Now that petabytes are becoming commonplace, the problem is much more urgent. If indexing software to build metadata about all the files stored across an enterprise requires a cluster of servers to run, and it still takes days to complete an index, the utility of that metadata is limited. We keep getting hints of potential solutions to this sort of problem, such as Microsoft's promise of a new file system (Windows Future Storage) based on a relational database -- originally promised as part of Windows Server 2008 but now pushed out indefinitely.
Don't blame Microsoft for failing to pull the rabbit out of the hat; it's a difficult problem to solve. To automatically classify data and index it requires a high degree of artificial intelligence. Indexing engines that can run across a LAN and index data on multiple disparate systems are extremely processor and bandwidth intensive.
While some of today's data management applications do a good job, they tend to be isolated silos, tied to a specific vendor's storage or to an application running on a specific platform.
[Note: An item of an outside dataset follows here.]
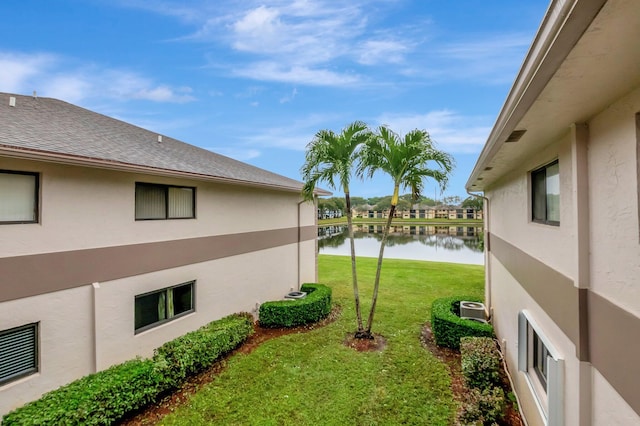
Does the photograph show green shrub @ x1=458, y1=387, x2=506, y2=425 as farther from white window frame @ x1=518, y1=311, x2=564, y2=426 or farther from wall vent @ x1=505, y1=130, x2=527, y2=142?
wall vent @ x1=505, y1=130, x2=527, y2=142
An enterprise-wide, multi-platform data management system that can handle all aspects of data management, including indexing, metadata creation, virtualization, migration, data tiering, replication, and so forth does not yet exist.
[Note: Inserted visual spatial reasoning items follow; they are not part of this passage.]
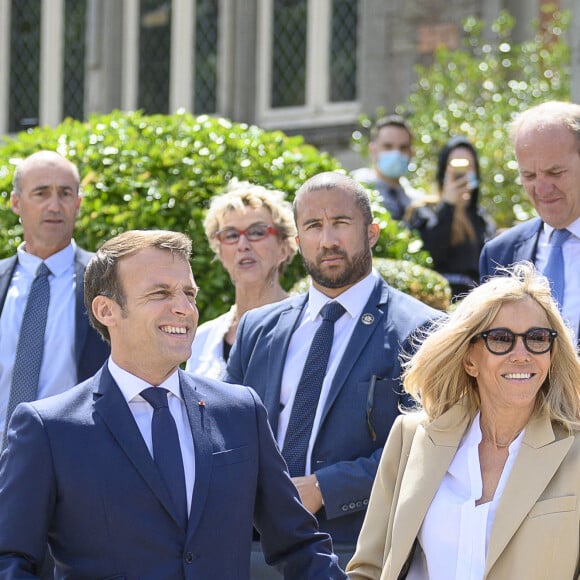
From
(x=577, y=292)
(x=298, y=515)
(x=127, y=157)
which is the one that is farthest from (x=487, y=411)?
(x=127, y=157)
For such a data management system to become a reality, three key pieces must come together: widely adopted standards for data management, which should come from SNIA, the Storage Networking Industry Alliance; methods for automatically classifying and finding data, which should come from the file system; and cooperation between storage and OS vendors to facilitate single-console management of data across multiple data storage platforms, operating systems, and networks.
Will these pieces fall into place before we're swimming in exabytes? It depends mostly on you. Ask your vendors for these features, and keep asking. Nearly all storage and operating system vendors are members of SNIA. The infrastructure is there to create the standards necessary, but it has taken much longer to make any progress than one might hope.